(What needs to be done)
Once the pictures are set aside, copy everything else in the records exactly.
◆ ◆ ◆ ◆ ◆
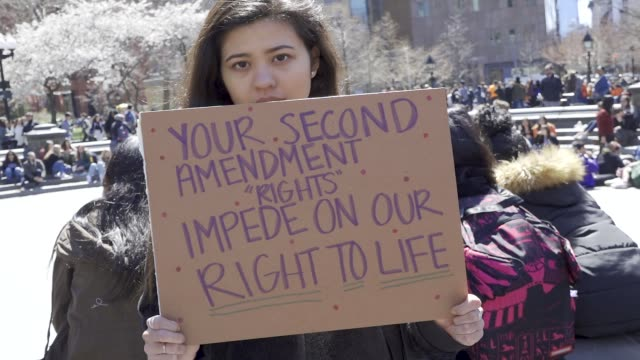 in light of the deadly mass shooting at marjory stoneman douglas high school in parkland, florida and other related gun violence incidents, high... - gun violence protest stock videos & royalty-free footage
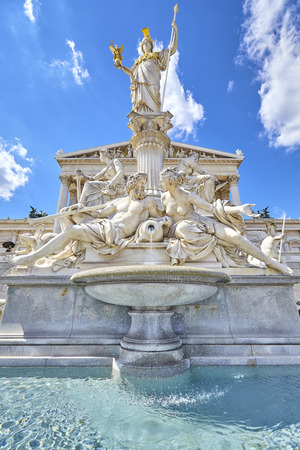 pallas: Vienna, Austria - August 14, 2016:  Pallas Athena fountain in front of the main entrance to the Austrian Parliament Building.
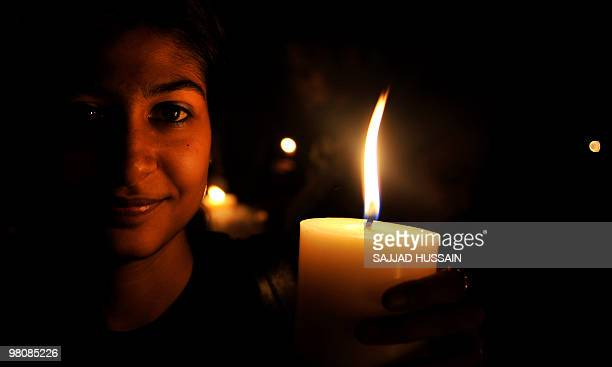 An Indian women lights candle during an Earth Hour campaign in Mumbai on March 27 2010 Dozens of Indians lit candles to observe Earth Hour and called...
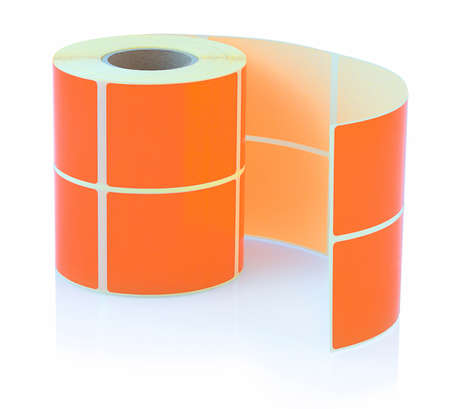 Orange label roll isolated on white background with shadow reflection. Color reel of labels for printers. Labels for direct thermal or thermal transfer printing. 版權商用圖片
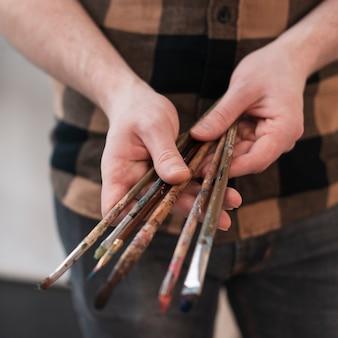 Primo piano delle spazzole di pittura della tenuta dell'uomo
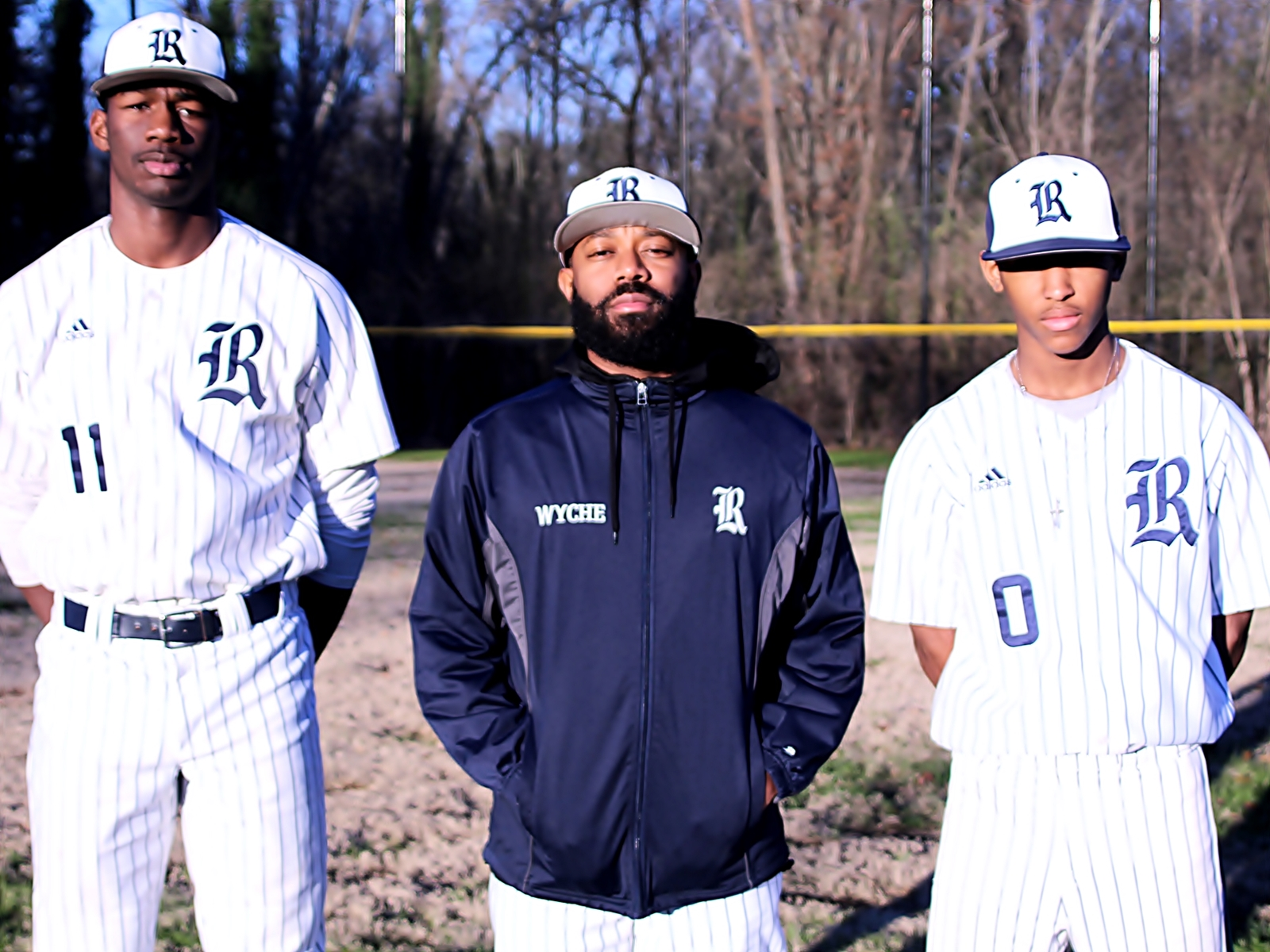 Redan's Donye Evans (l-r), Coach Alexander Wyche and Ryan Pruitt helped the Raiders to a 2-1 series win over Morgan County.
◆ ◆ ◆ ◆ ◆
(Result of the task)
 in light of the deadly mass shooting at marjory stoneman douglas high school in parkland, florida and other related gun violence incidents, high... - gun violence protest stock videos & royalty-free footage
 pallas: Vienna, Austria - August 14, 2016:  Pallas Athena fountain in front of the main entrance to the Austrian Parliament Building.
 An Indian women lights candle during an Earth Hour campaign in Mumbai on March 27 2010 Dozens of Indians lit candles to observe Earth Hour and called...
 Orange label roll isolated on white background with shadow reflection. Color reel of labels for printers. Labels for direct thermal or thermal transfer printing. 版權商用圖片
 Primo piano delle spazzole di pittura della tenuta dell'uomo
 Redan's Donye Evans (l-r), Coach Alexander Wyche and Ryan Pruitt helped the Raiders to a 2-1 series win over Morgan County.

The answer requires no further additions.